(Document text)
============
The Obama administration’s pick for top agricultural trade negotiator, Darci Vetter said this week she would seek full tariff elimination for all goods in the 12-nation Trans-Pacific Partnership. “Our goal at the moment is to go line-by-line with those countries and those products to achieve the best and fullest market access,” Vetter said in testimony at her confirmation hearing before the Senate Finance Committee.

Vetter, the deputy undersecretary of agriculture for farm and foreign agricultural services, was nominated by the administration to serve as chief U.S. agricultural negotiator at the Office of the U.S. Trade Representative.

Senators pressed Vetter about the prospects of getting Japan to open its markets fully in the Trans-Pacific Partnership (TPP) negotiations currently underway.  Vetter, who is already involved in bilateral negotiations with Japan under her current role, said talks with Tokyo are “picking up the pace” but offered little detail on the specifics of the negotiations.

Japan seeks to defend five “sacred” categories of farm goods from tariff cuts: rice, wheat, beef and pork, dairy and sugar. “Our task right now is to bring home the most meaningful, ambitious market access possible… that includes the five sensitive product areas that Japan has identified,” she said.

Vetter also addressed Canada’s restrictions on imports of milk, poultry and eggs. The Canadian government, which is participating in the TPP talks, has long shielded those sectors through a supply management system that sets strict domestic production requirements while limiting foreign imports in order to control prices. “That will be one of my top negotiating priorities,” she said, when asked by Senator John Thune (R-SD) what she would do to open that market.
============
[Stored data]
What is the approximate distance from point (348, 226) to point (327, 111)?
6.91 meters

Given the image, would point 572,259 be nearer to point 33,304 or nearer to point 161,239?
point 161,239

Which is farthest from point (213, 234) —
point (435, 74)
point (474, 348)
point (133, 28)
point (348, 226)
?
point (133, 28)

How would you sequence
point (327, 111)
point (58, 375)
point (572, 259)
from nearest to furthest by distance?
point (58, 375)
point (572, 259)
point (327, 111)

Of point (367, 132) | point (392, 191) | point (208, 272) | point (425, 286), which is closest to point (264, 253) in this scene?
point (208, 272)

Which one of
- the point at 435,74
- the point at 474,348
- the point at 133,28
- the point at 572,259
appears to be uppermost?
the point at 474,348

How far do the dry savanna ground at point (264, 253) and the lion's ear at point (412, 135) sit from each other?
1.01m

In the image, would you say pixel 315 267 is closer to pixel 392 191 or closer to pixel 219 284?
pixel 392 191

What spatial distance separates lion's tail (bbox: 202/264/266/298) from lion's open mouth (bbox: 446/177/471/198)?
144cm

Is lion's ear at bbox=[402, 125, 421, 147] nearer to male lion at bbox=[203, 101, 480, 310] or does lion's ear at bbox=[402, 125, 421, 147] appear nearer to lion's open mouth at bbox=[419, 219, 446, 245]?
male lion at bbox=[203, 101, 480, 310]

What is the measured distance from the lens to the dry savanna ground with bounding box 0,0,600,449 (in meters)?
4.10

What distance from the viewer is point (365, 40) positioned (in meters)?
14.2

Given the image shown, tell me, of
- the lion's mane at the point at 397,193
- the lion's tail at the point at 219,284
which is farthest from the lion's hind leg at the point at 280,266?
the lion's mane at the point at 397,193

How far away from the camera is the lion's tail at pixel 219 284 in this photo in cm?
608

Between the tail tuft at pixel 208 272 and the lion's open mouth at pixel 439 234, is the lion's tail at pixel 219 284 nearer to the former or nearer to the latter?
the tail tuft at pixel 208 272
============
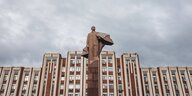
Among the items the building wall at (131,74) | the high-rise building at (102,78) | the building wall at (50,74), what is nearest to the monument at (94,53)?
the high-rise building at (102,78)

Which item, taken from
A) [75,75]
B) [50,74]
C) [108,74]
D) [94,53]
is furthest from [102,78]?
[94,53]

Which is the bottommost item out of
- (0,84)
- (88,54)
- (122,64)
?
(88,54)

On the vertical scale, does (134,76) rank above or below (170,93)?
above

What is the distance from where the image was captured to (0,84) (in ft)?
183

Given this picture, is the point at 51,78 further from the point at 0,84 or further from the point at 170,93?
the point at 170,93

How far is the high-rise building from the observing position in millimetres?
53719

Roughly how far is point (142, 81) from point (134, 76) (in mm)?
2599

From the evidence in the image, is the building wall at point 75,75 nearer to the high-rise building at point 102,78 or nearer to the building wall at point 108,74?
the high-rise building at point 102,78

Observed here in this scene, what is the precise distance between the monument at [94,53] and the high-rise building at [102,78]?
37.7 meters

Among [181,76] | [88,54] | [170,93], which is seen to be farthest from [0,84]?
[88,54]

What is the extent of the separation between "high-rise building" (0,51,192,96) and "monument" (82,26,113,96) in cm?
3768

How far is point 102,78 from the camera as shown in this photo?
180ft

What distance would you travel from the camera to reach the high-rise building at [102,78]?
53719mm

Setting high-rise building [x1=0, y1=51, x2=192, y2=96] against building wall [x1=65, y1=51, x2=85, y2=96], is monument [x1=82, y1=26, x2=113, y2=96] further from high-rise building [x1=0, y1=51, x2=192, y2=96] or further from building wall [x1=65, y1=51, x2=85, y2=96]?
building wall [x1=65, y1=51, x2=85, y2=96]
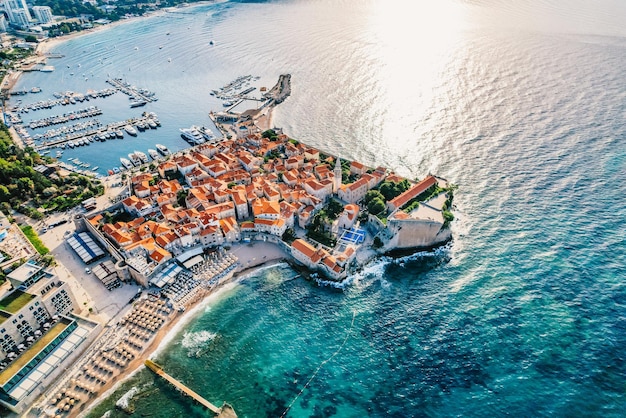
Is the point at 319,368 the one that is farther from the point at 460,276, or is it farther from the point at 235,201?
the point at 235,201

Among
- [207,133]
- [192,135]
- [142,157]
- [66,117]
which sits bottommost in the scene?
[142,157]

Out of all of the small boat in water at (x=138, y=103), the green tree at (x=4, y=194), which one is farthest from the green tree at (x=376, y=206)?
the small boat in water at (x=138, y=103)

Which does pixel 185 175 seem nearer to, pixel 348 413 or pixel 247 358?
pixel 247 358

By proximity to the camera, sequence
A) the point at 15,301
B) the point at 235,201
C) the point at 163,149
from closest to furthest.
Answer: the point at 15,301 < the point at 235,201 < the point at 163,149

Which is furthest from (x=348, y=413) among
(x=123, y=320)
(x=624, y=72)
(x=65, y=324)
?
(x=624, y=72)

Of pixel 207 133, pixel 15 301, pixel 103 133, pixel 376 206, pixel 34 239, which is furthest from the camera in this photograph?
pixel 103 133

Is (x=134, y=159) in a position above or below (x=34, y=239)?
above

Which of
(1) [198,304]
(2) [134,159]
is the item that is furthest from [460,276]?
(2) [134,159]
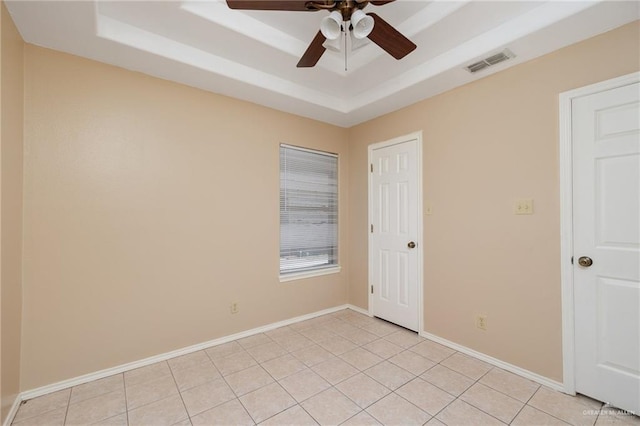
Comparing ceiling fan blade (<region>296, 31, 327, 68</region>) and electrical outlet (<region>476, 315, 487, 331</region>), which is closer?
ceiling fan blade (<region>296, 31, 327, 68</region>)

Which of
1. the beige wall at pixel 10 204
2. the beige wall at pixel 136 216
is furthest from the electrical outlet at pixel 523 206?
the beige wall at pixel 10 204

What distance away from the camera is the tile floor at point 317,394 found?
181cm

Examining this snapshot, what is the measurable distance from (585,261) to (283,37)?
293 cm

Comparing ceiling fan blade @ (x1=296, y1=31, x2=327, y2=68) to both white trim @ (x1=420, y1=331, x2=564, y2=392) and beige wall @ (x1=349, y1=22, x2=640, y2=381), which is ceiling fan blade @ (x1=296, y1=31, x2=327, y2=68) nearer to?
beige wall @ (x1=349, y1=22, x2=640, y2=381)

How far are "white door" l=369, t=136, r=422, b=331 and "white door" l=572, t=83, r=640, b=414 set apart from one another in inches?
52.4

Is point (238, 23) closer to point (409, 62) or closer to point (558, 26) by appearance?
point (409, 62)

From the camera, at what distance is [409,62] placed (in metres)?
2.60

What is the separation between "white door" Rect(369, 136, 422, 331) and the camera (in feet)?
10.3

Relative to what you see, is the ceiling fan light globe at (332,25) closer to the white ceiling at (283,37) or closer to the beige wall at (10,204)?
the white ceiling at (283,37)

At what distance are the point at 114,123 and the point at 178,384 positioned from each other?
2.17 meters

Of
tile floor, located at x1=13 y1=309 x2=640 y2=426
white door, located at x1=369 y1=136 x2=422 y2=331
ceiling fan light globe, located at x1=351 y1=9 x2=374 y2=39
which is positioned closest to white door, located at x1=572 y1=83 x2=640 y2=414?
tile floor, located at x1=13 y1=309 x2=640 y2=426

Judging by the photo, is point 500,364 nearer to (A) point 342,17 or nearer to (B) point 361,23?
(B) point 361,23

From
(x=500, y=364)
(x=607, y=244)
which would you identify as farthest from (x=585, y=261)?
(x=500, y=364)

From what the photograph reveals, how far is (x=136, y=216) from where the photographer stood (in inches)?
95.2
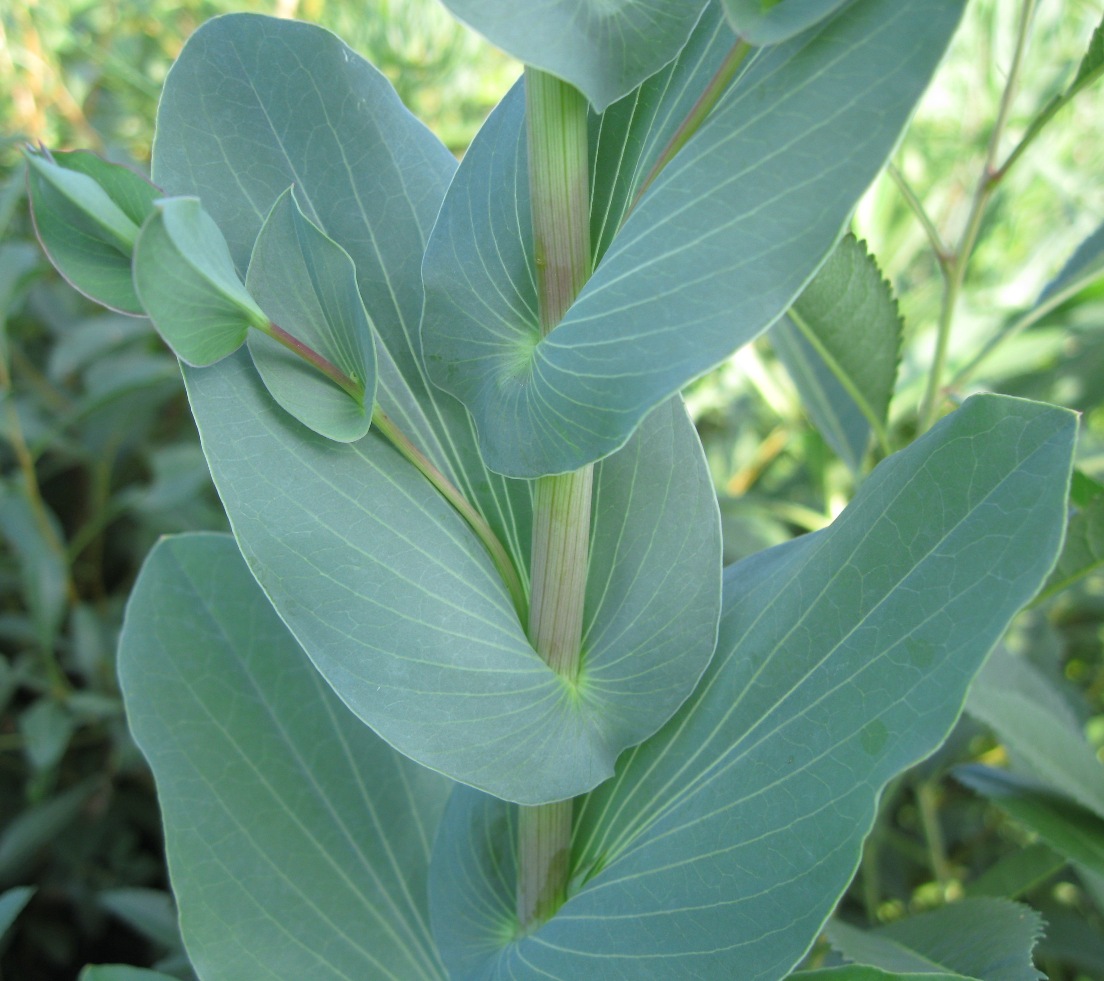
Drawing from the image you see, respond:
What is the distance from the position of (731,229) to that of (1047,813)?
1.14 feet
============
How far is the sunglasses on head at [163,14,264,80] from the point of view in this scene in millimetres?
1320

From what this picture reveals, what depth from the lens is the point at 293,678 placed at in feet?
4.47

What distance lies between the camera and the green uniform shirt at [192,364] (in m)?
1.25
============
(Problem set)
1. Write out the passage on Darci Vetter's confirmation hearing from "Vetter, the deputy" through "of the negotiations.", copying it word for word.
2. According to the Vetter hearing article, which five categories of farm goods does Japan seek to defend from tariff cuts?

(Answers by item)
1.
Vetter, the deputy undersecretary of agriculture for farm and foreign agricultural services, was nominated by the administration to serve as chief U.S. agricultural negotiator at the Office of the U.S. Trade Representative.

Senators pressed Vetter about the prospects of getting Japan to open its markets fully in the Trans-Pacific Partnership (TPP) negotiations currently underway.  Vetter, who is already involved in bilateral negotiations with Japan under her current role, said talks with Tokyo are “picking up the pace” but offered little detail on the specifics of the negotiations.

2. Rice, wheat, beef and pork, dairy, and sugar.